Days later, Miryana is sitting in the hangar with her back to the hot metal walls, suffering the cramps and agony of spice withdrawal in silence. For the first time, Emmeric sees the natural color of her eyes, as they have always been, behind the eyes of Ibad. They are close to true black, and they dull her strangeness. She looks young and curious and wild, like a rabbit or a foxkit. A creature of cleverness and speed. Then he realizes that the Fremen of Miryana's own sietch have never seen her dark eyes, and he feels strange, ashamed and bashful, as if standing unexpectedly before an unknown woman's nakedness.
He kneels in front of her in his silver armor. He cannot see her pupil, drowned in this dim light and those dark irises. "Close your eyes," he says, and she meets his gaze steadily, expressionless, and he feels foolish. Did he think that this Fremen girl would close her eyes and let herself be kissed? She does not cry out even in sleep, even as she sweats out the spice which has been in her blood since she was born, and he thinks for a brief moment that his only folly has been to live for anything but her.
They are orbiting Charon, a distant moon, near Emmeric's home planet. He paces the small ship restlessly, and sometimes he trains the ship telescope on Earth. He feels like a coward and a fool, fleeing like this across the universe, but he knows that turning back would be suicide. He thinks of his silk and spice empire, and of the power vacuum that will be created if they remain absent for much longer.
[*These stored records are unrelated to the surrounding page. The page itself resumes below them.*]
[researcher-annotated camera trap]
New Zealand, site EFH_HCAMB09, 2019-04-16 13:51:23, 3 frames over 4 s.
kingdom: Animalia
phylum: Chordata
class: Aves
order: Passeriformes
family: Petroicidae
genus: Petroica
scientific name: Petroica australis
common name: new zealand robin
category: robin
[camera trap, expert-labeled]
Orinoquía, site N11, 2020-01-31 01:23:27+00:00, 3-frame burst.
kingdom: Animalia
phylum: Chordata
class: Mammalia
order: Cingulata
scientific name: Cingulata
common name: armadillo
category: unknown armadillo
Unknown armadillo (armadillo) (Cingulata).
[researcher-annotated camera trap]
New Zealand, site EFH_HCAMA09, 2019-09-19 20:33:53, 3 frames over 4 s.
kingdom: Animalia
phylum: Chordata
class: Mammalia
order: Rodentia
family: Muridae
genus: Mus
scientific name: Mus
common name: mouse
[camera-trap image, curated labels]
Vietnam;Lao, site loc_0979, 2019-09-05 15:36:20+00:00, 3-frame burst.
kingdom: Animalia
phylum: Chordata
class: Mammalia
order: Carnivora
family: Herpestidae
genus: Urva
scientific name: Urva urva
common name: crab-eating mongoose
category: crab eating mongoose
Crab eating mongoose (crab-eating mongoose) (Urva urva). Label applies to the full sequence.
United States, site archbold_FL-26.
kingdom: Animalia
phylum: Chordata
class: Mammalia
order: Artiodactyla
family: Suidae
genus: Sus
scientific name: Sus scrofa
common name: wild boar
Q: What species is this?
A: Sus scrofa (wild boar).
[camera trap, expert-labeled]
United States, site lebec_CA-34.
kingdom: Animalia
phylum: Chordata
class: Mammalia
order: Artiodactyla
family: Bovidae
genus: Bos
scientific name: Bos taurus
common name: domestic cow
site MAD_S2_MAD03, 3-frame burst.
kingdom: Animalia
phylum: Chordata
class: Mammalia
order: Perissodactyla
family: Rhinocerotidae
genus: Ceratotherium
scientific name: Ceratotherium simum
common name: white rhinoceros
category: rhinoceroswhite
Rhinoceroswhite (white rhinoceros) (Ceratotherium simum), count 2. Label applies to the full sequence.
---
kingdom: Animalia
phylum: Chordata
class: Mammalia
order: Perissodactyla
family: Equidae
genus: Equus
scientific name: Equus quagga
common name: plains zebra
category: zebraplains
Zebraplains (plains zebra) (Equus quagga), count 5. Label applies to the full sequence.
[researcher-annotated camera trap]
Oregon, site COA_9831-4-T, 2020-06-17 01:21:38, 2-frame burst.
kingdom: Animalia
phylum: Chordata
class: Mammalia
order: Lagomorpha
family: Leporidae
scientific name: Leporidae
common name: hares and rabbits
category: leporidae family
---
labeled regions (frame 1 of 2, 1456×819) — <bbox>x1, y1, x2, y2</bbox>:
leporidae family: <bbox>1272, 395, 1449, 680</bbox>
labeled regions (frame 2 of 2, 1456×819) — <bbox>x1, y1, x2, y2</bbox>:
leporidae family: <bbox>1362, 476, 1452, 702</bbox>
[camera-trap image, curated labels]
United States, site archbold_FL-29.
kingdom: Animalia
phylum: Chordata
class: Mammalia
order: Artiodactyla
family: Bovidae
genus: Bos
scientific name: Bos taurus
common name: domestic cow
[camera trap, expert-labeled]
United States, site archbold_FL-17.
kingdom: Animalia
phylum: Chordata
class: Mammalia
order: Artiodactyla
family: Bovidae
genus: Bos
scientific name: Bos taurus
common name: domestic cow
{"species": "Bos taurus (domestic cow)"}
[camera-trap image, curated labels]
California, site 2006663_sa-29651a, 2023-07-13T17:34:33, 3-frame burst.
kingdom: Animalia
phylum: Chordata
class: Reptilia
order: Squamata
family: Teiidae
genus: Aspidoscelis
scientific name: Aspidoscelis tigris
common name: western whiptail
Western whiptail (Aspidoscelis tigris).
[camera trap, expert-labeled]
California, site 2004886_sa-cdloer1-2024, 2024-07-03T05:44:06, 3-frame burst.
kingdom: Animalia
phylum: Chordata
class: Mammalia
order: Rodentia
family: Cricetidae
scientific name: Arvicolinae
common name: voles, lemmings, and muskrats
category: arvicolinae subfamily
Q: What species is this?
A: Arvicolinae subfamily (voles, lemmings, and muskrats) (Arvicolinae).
Miryana's dark eyes follow him, and he feels ashamed. When the last of the spice has left her system, they descend on the blue planet, and it is spring where they land. He explains that Earth is the ancestral home of man, and he explains to her how the water cycle works. He shows her the ocean, and the dam inside her breaks and she laughs and wades into the surf, turning to look at him with wonder in her eyes. Miryana sees his restlessness, and she thinks that he is ambitious, like all his people. That ambition is to them what honor is to Fremen. But was that not something that drew her to him in the first place? Was that not something about him that she loved?
"You want to plant your own flag," she says one night. Her hair is wet and uncovered, and they have lit a fire on the empty beach. They have not gone into the cities, they have not gone to see Emmeric's father. "You want to plant your own flag on Arrakis."
He shakes his head. "I want what you want. What you have always wanted. For Arrakis to be free. I was a fool, and I could not clearly see the path I was to take. I do not want simply to glorify the name of my house, or to rule the underbelly of Khanjar. I want Arrakis to be free, and for the sietches to own the value of what they produce. I want to use the Silkspider sietches for a better purpose than to lining the pockets of a few men, protecting the spice and carving away at the monopoly of the great houses."
Miryana's heart is light as they leave the beach and the lighthouse and the rough, white sand, and she sees the planet fade into a bright blue star. "Are you sure he asks?" as they both look at the peaceful, blue planet on the ship's monitor. He would stay for her, and for the rest of his life he would pace the floor of their home and wonder if he could not have been a great man, had he tried harder. She puts her small, dark hand over his own.
"The spice must flow," she says, smiling wryly.
The accelerating forces grip her and she wants to laugh, as they plunge back into unknown dangers, heading home to the desert planet.